• **Recorded data**
--

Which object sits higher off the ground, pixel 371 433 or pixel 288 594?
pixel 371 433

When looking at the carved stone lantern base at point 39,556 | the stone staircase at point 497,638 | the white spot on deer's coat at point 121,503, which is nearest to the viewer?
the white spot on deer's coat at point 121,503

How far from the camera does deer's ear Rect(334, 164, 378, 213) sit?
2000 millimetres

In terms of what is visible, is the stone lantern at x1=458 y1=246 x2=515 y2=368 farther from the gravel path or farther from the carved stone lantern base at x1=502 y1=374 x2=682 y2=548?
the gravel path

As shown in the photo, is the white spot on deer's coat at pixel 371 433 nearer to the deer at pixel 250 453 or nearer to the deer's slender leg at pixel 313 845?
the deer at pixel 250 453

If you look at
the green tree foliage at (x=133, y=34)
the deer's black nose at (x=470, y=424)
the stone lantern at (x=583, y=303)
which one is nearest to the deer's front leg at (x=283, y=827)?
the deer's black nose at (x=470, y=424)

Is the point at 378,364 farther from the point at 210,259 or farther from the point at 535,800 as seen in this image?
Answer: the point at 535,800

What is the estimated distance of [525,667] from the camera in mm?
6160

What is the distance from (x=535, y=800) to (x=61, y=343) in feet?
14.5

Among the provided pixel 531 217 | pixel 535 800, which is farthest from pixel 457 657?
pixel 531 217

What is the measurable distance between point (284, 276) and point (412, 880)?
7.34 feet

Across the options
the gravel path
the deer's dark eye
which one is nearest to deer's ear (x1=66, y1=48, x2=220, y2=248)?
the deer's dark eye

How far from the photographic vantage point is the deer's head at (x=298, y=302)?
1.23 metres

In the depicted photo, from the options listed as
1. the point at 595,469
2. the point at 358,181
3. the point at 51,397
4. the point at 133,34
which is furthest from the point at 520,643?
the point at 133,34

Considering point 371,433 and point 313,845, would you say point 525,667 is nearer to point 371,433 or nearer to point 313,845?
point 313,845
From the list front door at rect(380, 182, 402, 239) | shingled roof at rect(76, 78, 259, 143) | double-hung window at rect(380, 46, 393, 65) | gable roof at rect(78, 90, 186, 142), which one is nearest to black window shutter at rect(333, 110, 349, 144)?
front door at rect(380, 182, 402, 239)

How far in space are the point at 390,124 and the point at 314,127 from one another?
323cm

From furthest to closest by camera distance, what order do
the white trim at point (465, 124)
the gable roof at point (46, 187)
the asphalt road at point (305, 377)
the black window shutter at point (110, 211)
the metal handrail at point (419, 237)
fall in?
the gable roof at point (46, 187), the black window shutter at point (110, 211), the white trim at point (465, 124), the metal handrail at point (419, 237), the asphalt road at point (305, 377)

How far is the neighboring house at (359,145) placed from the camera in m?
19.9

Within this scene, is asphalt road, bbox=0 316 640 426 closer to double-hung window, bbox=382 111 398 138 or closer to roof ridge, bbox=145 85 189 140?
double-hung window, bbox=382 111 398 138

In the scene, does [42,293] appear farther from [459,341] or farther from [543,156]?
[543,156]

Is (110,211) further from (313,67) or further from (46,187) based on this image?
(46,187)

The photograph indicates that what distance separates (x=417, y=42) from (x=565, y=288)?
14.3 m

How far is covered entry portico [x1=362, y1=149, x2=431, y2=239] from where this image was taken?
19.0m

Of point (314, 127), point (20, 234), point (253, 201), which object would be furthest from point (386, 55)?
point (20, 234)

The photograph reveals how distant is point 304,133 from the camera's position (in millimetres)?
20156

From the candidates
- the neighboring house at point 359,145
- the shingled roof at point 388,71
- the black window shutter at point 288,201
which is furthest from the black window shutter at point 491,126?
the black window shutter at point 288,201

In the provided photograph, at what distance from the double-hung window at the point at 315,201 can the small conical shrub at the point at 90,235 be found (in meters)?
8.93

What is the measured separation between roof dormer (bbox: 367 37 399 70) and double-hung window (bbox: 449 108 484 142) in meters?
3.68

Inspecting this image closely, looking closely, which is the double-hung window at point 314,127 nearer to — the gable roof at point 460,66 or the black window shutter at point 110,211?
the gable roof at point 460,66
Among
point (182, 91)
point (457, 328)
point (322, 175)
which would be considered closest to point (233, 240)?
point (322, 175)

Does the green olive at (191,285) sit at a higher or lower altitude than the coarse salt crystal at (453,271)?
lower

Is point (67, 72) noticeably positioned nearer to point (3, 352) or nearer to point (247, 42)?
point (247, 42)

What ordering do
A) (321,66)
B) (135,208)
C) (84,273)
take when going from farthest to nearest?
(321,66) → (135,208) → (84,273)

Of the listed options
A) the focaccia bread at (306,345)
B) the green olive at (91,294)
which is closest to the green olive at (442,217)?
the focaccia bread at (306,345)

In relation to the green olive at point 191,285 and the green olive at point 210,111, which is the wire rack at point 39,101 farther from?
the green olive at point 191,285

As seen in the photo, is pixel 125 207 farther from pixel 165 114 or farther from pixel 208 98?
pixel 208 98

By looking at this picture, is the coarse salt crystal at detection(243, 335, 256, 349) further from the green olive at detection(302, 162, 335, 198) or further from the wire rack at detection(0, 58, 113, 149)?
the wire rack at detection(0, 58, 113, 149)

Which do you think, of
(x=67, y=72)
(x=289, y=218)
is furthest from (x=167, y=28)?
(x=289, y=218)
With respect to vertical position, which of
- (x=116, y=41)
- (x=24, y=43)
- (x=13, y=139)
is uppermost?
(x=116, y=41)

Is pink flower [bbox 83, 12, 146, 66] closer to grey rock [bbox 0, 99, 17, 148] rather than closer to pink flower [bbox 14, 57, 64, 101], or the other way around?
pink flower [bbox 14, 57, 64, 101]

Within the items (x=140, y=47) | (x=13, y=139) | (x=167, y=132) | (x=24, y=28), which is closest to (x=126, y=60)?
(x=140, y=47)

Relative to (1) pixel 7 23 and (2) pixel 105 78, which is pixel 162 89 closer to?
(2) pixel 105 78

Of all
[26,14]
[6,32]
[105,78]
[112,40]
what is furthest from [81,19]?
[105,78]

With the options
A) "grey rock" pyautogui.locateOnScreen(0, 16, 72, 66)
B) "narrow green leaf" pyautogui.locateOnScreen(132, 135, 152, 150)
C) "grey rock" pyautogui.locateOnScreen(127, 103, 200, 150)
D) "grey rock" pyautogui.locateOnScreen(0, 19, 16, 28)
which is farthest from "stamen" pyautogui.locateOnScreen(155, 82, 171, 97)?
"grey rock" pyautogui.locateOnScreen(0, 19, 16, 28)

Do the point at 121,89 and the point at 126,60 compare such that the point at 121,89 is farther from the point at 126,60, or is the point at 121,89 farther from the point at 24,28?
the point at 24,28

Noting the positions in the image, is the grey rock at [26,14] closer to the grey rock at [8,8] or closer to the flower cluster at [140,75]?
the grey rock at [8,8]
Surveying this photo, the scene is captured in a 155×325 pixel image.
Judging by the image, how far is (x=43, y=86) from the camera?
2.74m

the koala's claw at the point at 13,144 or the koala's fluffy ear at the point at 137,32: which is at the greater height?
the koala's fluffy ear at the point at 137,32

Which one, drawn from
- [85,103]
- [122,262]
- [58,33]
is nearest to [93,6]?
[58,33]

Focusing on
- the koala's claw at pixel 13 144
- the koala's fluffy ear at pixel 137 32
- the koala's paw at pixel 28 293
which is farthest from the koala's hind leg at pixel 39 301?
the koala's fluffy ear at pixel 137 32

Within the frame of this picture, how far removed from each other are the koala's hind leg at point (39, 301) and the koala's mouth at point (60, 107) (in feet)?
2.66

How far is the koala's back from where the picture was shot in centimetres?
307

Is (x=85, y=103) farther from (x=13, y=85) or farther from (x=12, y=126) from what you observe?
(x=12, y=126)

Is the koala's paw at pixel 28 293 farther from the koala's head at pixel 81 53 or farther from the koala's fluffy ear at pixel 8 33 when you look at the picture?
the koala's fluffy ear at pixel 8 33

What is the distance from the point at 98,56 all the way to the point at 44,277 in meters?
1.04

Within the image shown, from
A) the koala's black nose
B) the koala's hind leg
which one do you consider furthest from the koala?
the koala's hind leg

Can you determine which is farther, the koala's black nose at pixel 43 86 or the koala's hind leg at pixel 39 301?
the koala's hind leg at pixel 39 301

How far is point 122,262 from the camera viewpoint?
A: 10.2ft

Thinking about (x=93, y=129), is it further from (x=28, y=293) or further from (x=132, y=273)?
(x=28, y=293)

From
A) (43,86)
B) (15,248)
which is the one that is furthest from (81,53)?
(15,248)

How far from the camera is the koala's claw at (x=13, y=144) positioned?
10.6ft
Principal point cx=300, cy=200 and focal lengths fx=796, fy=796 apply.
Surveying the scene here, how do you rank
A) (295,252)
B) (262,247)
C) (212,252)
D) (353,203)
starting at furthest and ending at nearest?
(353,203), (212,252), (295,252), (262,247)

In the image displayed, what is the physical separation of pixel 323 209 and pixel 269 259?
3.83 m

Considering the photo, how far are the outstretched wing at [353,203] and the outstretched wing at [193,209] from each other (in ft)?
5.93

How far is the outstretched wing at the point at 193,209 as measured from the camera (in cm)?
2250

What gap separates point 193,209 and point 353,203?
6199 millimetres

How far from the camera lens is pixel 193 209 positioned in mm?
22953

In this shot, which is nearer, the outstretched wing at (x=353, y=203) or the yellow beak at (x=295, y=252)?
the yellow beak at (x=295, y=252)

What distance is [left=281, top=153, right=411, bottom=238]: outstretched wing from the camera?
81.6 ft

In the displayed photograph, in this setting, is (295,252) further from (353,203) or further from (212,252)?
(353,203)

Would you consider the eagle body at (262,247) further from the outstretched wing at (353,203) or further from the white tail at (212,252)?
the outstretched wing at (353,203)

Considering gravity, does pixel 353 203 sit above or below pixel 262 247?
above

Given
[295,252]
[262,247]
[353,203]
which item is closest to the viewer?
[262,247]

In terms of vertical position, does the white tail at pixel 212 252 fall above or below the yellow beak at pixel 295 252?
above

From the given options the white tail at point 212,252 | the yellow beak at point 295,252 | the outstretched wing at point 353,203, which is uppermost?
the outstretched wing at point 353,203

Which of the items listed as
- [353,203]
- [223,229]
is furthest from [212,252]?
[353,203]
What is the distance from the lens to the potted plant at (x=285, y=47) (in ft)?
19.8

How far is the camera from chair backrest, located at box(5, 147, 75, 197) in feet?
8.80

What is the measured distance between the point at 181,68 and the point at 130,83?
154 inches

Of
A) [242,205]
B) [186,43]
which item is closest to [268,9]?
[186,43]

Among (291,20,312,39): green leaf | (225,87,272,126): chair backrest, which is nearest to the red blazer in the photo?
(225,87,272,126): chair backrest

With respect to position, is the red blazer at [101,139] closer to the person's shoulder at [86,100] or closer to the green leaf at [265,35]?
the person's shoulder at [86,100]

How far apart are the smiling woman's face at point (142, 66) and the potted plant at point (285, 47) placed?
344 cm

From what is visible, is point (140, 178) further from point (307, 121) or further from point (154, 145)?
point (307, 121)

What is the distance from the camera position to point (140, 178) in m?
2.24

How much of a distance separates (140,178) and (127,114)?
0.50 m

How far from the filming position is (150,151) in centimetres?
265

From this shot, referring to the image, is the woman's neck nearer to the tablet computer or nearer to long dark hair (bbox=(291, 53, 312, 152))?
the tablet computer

--

• **THE TASK**
All lines from the line containing "From the given" through the end of the listing above are to be duplicated exactly; include both ends and nothing further.

• **THE RESPONSE**
From the given options the white tail at point 212,252 | the yellow beak at point 295,252 | the outstretched wing at point 353,203, which is uppermost?
the outstretched wing at point 353,203

Which of the items listed as
- [353,203]
- [223,229]
is furthest from [212,252]?
[353,203]
What is the distance from the lens to the potted plant at (x=285, y=47) (in ft)?
19.8

How far is the camera from chair backrest, located at box(5, 147, 75, 197) in feet?
8.80

What is the measured distance between the point at 181,68 and the point at 130,83?
154 inches

Of
A) [242,205]
B) [186,43]
which item is closest to [268,9]?
[186,43]

Among (291,20,312,39): green leaf | (225,87,272,126): chair backrest, which is nearest to the red blazer in the photo?
(225,87,272,126): chair backrest

With respect to position, is the red blazer at [101,139] closer to the person's shoulder at [86,100] or closer to the green leaf at [265,35]?
the person's shoulder at [86,100]

How far apart are the smiling woman's face at point (142, 66) and the potted plant at point (285, 47) placed?
344 cm

From what is visible, is point (140, 178) further from point (307, 121) or further from point (154, 145)?
point (307, 121)

What is the distance from the camera position to point (140, 178) in m?
2.24

How much of a distance separates (140,178) and (127,114)?
0.50 m

How far from the filming position is (150,151) in centimetres?
265

From this shot, referring to the image, is the woman's neck nearer to the tablet computer or nearer to long dark hair (bbox=(291, 53, 312, 152))?
the tablet computer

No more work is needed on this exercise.